My favorite part of teaching at the camps was watching the students improve not only their test scores, but also their ability to find interests and passion from their past experiences. The students became more comfortable to share their ideas and opinions during discussion. I particularly enjoyed reading about my student’s backgrounds and stories from their daily journal entries, which both improved their writing and critical thinking skills. The following are my favorite lines from the journal entries:
1. “My mother used to tell me that I was from the rubbish can, but I think that I am okay with that. That means my friends are from the rubbish can too.”
2. “Autumn is the season to say goodbye and to say hello.”
3. “When I was a child, I had thought about how I could fly like a bird…I collected feathers…pasted them on my sleeves…climbed onto a tree a jumped. Of course, I fell onto the ground and cried because of the pain of my ass. My mom asked me why I did that, and I still don’t know why.”
4. “My friend was an extremely optimistic person, and I really admire that. He is the reason that I smile more, because he taught me to live life happily.”
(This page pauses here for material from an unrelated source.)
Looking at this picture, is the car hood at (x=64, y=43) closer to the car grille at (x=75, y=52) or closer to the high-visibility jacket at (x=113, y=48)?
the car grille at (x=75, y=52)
5. “I had a scar on my head that I used to hide, because it made me look different. Eventually, my mother taught me that it was one’s actions that made people like him or her, not their outward appearances.”
Some of the essays made me giggle. Some of the essays made me think about myself. All of essays were windows to the students that allowed me to understand them better. I will remember the students by their unique and creative thoughts, rather than their test scores.